• _SUPPLIED PASSAGE_
--- --- ---
Yet Lewis’ finest achievement is to humanise the event. He transforms it from an unstoppable chain reaction of market forces into a more comprehensible study of human immorality and greed.
And that’s when you become angry at Wall Street [7]. When you realise how obscene, avoidable and unjust the credit crunch and its consequences were.
The perpetrators of the crisis became very rich. They banked fat profits while ignoring the tottering pile of risk that was building. And when it all came crashing down, the billions in losses had to be absorbed by using the livelihoods of ordinary people as crash bags [8].
But there’s no point getting mad, our only duty is to get even. And that means learning the lessons The Big Short has to teach us about the people at the heart of the financial system.
Lesson one: Trust no-one
According to Michael Lewis, the Wall Street banks tricked the rating agencies [9] into approving assets that should have been slapped with a health warning. The rating agencies played dumb because they were scared of losing business from the banks. In other words, conflicts of interest are rife.
--- --- ---
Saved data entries
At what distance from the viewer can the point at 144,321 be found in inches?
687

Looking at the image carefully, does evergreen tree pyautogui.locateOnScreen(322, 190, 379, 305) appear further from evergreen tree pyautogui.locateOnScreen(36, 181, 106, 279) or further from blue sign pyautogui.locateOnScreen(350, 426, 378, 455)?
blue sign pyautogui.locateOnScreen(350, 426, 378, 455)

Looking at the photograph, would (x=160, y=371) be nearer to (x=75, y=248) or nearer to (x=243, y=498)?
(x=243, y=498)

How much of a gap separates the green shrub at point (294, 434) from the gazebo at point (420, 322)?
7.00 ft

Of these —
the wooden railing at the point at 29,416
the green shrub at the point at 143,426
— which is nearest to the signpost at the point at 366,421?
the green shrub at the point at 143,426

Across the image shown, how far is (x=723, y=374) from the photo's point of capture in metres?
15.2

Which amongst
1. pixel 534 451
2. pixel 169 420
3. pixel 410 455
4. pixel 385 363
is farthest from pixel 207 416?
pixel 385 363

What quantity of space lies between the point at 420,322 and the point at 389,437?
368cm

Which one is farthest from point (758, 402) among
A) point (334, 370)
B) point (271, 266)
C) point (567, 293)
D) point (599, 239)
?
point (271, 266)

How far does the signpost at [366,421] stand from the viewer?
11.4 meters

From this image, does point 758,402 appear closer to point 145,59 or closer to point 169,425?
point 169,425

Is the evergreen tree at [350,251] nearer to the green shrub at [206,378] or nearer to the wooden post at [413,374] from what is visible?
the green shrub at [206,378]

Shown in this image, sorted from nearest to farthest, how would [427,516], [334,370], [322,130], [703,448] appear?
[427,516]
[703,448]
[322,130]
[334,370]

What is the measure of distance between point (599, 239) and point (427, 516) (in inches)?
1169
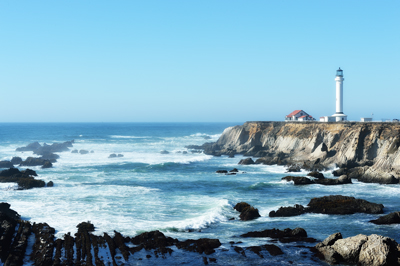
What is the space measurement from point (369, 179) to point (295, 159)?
15.2 meters

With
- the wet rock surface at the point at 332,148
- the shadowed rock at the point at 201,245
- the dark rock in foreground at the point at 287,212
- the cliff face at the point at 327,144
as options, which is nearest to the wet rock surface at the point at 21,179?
the shadowed rock at the point at 201,245

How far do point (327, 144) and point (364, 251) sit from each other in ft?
115

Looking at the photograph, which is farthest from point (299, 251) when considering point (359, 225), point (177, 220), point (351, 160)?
point (351, 160)

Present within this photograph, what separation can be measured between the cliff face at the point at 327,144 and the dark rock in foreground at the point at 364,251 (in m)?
20.5

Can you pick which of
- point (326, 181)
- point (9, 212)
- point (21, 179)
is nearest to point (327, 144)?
point (326, 181)

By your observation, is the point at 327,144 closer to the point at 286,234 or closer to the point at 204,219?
the point at 204,219

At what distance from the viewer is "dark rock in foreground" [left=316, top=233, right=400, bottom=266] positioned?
16.0m

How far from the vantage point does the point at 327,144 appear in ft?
164

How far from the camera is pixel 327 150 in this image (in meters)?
48.2

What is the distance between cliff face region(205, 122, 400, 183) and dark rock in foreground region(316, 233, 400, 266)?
20.5 metres

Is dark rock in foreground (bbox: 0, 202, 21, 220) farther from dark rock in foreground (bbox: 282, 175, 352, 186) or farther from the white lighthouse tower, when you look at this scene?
the white lighthouse tower

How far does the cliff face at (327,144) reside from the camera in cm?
3947

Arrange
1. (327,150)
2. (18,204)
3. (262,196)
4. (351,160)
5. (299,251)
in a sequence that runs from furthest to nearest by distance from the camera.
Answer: (327,150) → (351,160) → (262,196) → (18,204) → (299,251)

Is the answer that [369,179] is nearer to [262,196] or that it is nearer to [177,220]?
[262,196]
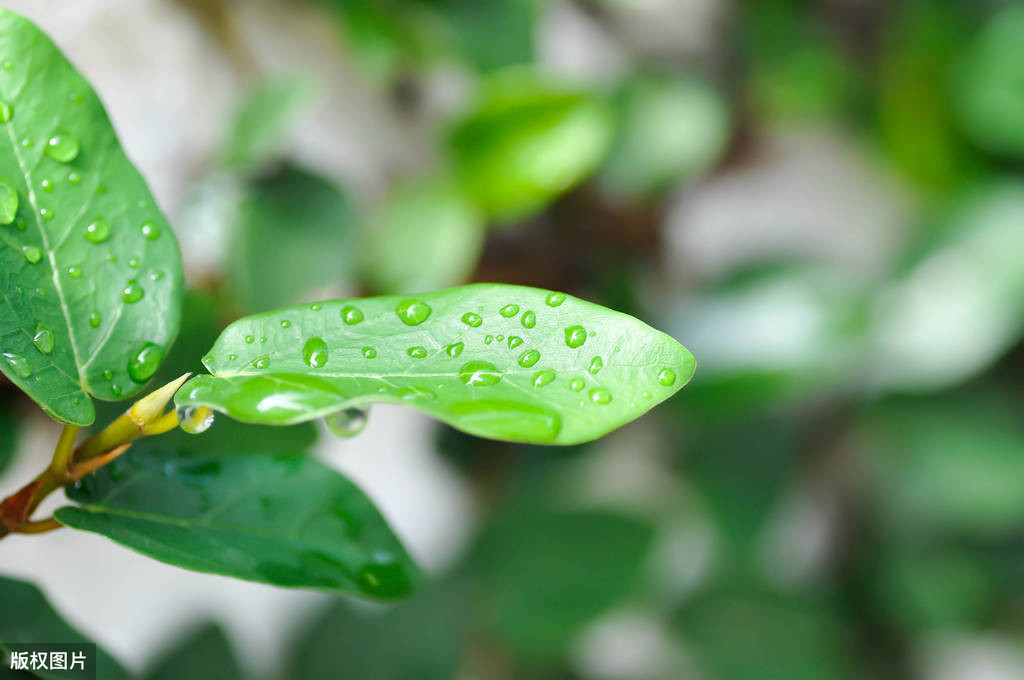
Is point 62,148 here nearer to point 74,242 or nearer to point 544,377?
point 74,242

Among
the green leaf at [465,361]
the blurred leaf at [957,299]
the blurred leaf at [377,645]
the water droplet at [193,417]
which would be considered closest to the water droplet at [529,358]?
the green leaf at [465,361]

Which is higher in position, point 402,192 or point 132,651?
point 402,192

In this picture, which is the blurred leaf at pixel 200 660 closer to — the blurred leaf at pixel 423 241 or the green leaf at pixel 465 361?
the blurred leaf at pixel 423 241

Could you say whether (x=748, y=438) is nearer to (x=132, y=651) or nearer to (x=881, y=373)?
(x=881, y=373)

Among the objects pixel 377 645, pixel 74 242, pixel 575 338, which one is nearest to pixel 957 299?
pixel 377 645

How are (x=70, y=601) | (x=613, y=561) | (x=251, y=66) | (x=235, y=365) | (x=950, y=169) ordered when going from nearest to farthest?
1. (x=235, y=365)
2. (x=70, y=601)
3. (x=251, y=66)
4. (x=613, y=561)
5. (x=950, y=169)

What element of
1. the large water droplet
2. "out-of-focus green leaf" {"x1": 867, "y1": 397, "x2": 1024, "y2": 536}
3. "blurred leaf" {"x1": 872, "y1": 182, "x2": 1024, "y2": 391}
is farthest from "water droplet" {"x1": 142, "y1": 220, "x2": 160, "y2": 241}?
"out-of-focus green leaf" {"x1": 867, "y1": 397, "x2": 1024, "y2": 536}

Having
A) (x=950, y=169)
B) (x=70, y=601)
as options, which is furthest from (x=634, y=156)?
(x=70, y=601)
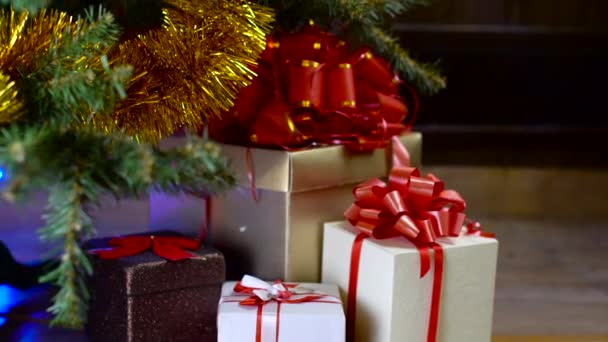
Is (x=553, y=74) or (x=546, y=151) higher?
(x=553, y=74)

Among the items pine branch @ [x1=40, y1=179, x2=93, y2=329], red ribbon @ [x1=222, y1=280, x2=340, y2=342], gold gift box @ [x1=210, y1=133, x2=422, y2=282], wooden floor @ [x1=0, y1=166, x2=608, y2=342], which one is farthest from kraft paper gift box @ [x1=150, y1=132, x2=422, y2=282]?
pine branch @ [x1=40, y1=179, x2=93, y2=329]

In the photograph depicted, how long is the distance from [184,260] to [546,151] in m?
1.50

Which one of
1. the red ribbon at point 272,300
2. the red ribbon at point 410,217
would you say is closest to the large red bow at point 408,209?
the red ribbon at point 410,217

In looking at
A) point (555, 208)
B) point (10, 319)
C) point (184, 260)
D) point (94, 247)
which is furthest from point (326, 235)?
point (555, 208)

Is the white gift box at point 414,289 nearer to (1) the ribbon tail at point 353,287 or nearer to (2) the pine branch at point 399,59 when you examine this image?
(1) the ribbon tail at point 353,287

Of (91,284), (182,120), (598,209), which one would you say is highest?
(182,120)

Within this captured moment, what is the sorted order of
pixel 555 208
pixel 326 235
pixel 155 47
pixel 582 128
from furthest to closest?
pixel 582 128, pixel 555 208, pixel 326 235, pixel 155 47

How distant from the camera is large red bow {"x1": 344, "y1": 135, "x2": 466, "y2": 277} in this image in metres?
0.83

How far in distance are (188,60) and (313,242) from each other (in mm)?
294

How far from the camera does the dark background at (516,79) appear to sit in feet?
6.66

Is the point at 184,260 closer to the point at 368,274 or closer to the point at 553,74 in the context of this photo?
the point at 368,274

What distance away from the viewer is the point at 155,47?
815mm

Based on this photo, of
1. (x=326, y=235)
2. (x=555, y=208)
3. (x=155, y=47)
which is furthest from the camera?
(x=555, y=208)

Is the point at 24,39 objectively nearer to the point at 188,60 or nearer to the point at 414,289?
the point at 188,60
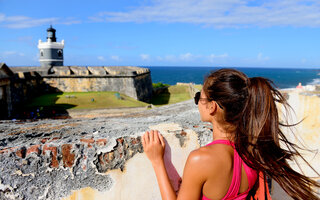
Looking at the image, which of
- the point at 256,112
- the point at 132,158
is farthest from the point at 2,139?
the point at 256,112

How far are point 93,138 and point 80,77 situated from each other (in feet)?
57.0

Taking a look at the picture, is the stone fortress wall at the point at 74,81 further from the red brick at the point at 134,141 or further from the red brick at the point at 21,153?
the red brick at the point at 134,141

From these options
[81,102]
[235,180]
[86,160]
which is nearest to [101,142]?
[86,160]

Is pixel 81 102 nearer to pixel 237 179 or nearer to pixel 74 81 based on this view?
pixel 74 81

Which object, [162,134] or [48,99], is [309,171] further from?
[48,99]

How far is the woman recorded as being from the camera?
1.23 metres

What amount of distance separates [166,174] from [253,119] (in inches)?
21.6

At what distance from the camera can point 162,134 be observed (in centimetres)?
163

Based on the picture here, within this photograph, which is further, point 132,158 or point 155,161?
point 132,158

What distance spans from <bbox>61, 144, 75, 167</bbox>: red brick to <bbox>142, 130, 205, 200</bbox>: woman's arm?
1.42ft

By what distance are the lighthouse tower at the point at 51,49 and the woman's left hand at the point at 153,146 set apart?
88.9 feet

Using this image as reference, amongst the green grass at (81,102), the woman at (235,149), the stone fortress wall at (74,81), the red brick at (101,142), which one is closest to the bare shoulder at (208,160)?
the woman at (235,149)

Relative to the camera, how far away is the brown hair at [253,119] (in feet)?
4.35

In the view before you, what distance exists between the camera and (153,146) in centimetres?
152
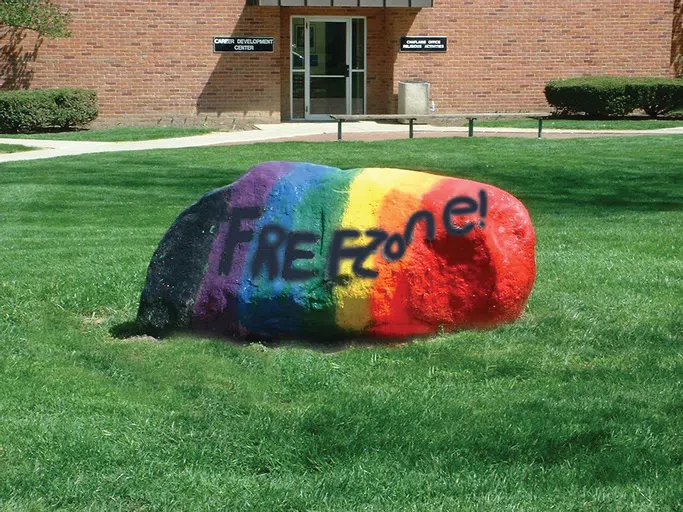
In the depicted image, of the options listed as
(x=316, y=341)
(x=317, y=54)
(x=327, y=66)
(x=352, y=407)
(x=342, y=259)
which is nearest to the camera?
(x=352, y=407)

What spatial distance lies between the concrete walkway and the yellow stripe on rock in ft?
39.1

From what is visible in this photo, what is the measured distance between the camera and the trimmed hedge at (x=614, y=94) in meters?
24.6

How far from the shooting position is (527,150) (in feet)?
57.1

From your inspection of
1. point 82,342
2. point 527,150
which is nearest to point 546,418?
point 82,342

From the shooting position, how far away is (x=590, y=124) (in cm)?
2338

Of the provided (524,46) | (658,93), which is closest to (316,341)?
(658,93)

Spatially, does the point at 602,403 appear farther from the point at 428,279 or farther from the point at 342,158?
the point at 342,158

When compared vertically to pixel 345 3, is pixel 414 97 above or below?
below

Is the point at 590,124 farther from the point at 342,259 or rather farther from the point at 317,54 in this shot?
the point at 342,259

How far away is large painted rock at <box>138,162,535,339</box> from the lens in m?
6.07

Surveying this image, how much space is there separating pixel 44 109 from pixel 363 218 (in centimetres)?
1702

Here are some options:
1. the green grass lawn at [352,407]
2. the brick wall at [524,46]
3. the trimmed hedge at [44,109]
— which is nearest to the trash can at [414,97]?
the brick wall at [524,46]

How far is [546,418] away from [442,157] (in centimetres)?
1179

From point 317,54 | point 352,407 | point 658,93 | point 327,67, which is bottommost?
point 352,407
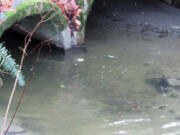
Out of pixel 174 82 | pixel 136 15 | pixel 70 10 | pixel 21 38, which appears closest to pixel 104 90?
pixel 174 82

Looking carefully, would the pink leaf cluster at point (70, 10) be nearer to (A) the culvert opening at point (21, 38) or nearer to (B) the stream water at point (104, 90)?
(B) the stream water at point (104, 90)

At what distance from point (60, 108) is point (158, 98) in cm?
150

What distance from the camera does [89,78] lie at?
530 cm

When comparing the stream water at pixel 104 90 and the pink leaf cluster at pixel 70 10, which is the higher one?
the pink leaf cluster at pixel 70 10

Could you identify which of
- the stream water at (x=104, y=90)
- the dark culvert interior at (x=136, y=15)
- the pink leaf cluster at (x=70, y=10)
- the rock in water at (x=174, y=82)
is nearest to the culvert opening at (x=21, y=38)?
the stream water at (x=104, y=90)

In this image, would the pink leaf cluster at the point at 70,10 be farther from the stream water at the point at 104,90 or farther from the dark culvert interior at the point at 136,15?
the dark culvert interior at the point at 136,15

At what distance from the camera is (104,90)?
4.87 meters

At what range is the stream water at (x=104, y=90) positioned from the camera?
3830mm

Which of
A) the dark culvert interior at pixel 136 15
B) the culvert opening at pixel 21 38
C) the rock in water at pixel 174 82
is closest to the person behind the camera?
the rock in water at pixel 174 82

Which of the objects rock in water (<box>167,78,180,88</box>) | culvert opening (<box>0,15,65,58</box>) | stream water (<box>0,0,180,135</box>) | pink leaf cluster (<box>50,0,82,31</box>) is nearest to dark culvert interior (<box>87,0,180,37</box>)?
stream water (<box>0,0,180,135</box>)

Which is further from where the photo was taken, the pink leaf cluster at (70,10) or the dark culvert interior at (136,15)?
the dark culvert interior at (136,15)

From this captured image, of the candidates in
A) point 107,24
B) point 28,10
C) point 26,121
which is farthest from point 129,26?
point 26,121

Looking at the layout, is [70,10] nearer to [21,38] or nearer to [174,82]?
[174,82]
--- --- ---
• _COMPLETE THE FOLLOWING_
(1) Answer these questions about the passage on The Big Short:
(a) What does the passage say Lewis transforms the event into?
(b) What does the passage name as "our only duty"?
(c) Why did the rating agencies play dumb?
(2) Carry on the passage about The Big Short from the point where it stops.

• _ANSWERS GIVEN_
(1)
(a) A more comprehensible study of human immorality and greed.
(b) To get even.
(c) They were scared of losing business from the banks.

(2)
Few financial players will prioritise the interests of the small investor. As The Governor of the Bank of England Mervyn King has remarked [10], many in financial services believe:
If it’s possible to make money out of gullible or unsuspecting customers, that’s perfectly acceptable.
It’s buyer beware out there. Stay sceptical about everything and everyone [11].
Lesson Two: Know thy enemy
The smart advice is to avoid stock picking if you’re a private investor. While you might do weights once in a while, you’re walking into a bar-fight with the financial SAS. Your opponents’ access to data and computing power is the equivalent of pitting a chain-gun and airstrikes against your flick-knife. Let’s just say, you’re hoping for a lucky shot.
But it’s all easy to ignore that advice. We never look our investing opponents in the eyes. How hard can they be? Lewis puts together a compelling photo-fit of the ruthless, immoral, workholic hombres you’re up against.
Investing is a zero sum game. We lose, they win. So tread warily. Better still, don’t play the game – invest in index trackers [12].
Lesson Three: No one cares about you, except you
The list of the culpable in The Big Short is shocking. Wall Street’s greed may not be so surprising but the lack of due diligence by pension funds certainly is.
Many didn’t properly vet the sub-prime assets they bought into. They also hired asset managers who scooped up piles of toxic CDOs because they were paid according to the scale of Assets Under Management, not by quality of results.
In a world where everybody is out for number one, the only way to protect yourself is to do it yourself [13].
Lesson Four: Understand what you’re buying
People were making a killing from sub-prime before the crisis hit. Bond traders, banks, insurance companies, hedge funds and pension funds all piled in for a piece of the action.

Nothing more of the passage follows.